Factually, there is everything wrong with your report.

You never once mentioned how you came about your rather explosive conclusions, you never stated whether you heard it from an eyewitness or from an official report by the Ghana National Fire Service, NADMO etc.

To take words from Ace Ankomah, “With a ‘visible’ gas leakage, with a gas smell all over the place, and with people being evacuated, he insists on lighting a fire. So he (1) puts charcoal on the grill, (2) adds paper to it, (3) pours kerosine, (4) takes out a box of matches or a lighter, and then (5) starts a fire”, that is a perfect summary of your report.
But here is the part that you don’t put in your report – “when his fire connected with the gas and the explosions started, he had time to (1) gather all of his meat, oil, onions and pepper mix and accoutrements, (2) put out his fire on the grill, (3) place an aluminum cover over the grill, (4) place stones on the cover, and then (5) flee for dear life” – that is the part that makes no sense.
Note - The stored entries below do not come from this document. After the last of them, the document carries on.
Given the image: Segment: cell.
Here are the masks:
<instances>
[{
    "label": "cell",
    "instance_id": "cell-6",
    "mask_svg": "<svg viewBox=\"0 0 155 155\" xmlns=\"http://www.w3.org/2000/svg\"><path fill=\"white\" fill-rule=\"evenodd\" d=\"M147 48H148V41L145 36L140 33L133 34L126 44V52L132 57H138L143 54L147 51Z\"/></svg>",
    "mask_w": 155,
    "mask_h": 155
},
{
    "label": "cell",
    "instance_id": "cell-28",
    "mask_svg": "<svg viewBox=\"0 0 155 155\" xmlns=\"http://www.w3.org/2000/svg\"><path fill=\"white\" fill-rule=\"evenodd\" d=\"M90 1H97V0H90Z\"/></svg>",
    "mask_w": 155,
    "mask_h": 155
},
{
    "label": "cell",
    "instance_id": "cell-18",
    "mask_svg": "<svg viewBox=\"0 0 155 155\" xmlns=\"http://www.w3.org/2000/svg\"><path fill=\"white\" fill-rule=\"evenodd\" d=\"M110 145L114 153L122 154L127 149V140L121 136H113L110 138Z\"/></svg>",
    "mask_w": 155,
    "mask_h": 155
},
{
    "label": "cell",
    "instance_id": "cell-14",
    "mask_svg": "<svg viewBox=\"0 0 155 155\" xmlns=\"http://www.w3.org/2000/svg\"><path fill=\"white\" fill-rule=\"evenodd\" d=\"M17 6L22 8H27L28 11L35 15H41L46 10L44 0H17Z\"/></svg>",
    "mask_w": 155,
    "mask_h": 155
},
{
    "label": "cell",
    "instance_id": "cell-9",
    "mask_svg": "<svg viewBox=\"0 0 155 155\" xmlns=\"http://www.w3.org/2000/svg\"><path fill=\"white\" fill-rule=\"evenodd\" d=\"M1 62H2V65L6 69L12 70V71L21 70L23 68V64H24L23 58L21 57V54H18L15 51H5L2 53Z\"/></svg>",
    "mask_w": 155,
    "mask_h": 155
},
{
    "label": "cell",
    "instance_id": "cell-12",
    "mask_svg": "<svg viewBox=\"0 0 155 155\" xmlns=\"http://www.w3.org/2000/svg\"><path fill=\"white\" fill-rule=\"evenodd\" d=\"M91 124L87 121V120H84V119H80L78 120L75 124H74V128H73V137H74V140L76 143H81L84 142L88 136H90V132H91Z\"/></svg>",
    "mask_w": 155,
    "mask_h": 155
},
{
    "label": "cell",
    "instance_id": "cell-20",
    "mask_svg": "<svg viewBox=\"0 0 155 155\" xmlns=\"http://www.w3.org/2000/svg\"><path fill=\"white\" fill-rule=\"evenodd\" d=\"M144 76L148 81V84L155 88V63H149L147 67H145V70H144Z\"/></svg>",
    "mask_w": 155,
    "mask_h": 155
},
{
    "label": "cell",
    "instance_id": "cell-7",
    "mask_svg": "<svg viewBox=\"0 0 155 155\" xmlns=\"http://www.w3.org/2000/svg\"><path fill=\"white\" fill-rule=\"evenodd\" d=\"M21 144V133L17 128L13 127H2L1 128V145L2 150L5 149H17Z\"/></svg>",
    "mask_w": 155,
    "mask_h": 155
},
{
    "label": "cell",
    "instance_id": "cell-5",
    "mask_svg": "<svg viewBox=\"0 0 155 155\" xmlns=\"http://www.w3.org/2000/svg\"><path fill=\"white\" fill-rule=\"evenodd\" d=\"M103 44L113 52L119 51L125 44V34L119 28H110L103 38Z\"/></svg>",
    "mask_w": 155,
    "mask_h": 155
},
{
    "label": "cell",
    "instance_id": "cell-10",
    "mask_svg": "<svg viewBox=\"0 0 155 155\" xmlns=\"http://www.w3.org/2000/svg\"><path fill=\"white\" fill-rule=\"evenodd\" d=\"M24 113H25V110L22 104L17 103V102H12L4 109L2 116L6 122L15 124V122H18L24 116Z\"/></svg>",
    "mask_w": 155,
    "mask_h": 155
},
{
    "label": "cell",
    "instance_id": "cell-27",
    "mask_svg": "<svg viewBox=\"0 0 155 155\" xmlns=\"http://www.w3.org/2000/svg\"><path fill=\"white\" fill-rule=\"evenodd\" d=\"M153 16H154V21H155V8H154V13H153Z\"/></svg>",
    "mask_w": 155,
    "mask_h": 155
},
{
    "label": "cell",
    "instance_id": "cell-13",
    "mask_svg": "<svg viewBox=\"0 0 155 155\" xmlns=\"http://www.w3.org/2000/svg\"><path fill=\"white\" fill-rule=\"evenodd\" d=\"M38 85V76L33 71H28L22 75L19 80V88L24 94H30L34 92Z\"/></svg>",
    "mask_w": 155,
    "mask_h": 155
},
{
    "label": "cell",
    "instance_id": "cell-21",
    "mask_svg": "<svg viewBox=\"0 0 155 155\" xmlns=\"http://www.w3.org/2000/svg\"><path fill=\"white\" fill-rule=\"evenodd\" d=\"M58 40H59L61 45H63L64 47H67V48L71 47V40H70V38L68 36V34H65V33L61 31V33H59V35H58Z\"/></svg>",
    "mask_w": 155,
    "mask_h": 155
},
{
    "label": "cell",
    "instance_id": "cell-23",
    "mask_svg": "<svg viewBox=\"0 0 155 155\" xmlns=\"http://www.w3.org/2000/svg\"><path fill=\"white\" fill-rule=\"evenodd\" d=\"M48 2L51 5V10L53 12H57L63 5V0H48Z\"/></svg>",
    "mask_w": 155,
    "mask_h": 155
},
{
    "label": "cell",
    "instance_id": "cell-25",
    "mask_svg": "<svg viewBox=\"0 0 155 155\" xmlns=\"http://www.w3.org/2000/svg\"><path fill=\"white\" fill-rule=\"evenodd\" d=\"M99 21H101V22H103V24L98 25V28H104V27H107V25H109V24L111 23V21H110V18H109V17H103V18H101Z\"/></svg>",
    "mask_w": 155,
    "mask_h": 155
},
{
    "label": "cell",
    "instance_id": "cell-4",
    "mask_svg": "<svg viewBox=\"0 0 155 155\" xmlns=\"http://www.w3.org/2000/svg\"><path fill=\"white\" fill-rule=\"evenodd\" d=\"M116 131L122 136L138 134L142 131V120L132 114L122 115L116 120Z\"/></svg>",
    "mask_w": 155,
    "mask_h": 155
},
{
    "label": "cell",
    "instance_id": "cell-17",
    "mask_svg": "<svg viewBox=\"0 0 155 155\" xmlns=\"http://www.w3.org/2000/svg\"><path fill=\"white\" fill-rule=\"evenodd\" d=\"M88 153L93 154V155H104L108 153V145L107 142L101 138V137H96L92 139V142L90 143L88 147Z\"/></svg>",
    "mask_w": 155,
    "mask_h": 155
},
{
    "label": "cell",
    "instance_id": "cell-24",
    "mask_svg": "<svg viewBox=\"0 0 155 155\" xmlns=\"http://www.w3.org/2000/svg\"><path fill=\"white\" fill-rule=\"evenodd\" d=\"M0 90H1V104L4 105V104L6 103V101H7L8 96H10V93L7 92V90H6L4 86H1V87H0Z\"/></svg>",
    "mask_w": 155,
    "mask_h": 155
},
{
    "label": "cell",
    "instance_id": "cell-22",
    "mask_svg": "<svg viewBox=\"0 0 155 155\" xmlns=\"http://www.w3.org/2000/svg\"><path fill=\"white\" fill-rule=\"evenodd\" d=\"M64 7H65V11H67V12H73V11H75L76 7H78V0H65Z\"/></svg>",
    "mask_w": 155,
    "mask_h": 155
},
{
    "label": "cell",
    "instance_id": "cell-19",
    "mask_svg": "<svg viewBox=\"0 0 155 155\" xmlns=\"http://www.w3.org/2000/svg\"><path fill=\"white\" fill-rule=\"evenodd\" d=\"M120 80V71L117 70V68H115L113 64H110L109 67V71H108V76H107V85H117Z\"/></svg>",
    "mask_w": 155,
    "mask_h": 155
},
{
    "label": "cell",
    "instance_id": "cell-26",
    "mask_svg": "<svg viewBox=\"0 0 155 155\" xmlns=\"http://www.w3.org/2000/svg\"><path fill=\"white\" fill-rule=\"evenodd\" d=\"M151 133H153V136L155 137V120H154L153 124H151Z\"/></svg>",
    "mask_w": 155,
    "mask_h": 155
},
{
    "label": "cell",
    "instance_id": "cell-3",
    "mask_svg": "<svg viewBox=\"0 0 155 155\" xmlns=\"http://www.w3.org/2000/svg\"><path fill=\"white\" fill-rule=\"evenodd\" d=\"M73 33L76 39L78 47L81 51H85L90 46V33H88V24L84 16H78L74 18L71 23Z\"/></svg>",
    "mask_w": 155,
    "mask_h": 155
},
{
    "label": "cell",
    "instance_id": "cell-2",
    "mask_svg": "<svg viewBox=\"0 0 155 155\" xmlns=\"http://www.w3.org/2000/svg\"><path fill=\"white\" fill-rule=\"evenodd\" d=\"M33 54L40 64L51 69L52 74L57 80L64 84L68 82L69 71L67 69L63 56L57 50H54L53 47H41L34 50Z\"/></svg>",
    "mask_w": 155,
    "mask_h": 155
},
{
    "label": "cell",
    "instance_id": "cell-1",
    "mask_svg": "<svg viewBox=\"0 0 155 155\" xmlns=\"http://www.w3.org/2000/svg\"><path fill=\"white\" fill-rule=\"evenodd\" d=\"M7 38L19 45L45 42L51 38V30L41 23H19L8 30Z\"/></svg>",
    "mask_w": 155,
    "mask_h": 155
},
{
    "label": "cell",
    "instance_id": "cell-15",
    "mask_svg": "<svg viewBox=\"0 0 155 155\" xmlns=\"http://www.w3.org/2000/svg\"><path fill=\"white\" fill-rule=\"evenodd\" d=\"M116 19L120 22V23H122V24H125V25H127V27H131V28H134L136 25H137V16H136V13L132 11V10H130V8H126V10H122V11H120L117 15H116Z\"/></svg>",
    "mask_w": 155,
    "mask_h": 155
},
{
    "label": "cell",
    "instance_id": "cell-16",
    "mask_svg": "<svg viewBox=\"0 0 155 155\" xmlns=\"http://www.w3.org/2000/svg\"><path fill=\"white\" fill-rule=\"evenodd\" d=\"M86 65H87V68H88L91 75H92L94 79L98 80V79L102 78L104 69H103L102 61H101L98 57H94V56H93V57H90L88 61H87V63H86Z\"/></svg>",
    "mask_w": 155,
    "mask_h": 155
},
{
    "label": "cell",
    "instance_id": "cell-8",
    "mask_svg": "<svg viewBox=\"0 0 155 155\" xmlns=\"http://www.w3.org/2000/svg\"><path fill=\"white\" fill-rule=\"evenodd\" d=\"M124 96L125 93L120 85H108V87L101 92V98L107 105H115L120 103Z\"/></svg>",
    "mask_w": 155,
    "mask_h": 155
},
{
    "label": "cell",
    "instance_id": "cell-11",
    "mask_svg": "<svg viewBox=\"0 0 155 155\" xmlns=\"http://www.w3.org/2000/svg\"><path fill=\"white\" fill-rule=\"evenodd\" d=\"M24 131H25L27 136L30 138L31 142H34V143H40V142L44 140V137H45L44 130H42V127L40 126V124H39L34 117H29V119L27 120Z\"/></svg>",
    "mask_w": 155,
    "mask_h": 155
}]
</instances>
And come on Kojo, you stood by such a “neat” and “unpacked” and claimed that was the genesis of the explosion? Just take a closer look at the grill and take another look at your report and come out to issue an apology to Ghanaians and the khebab seller.
Your FAKE news has got Ghanaians who depend on us, journalists, for the facts, blaming and raining insults and curses on a poor chichinga seller.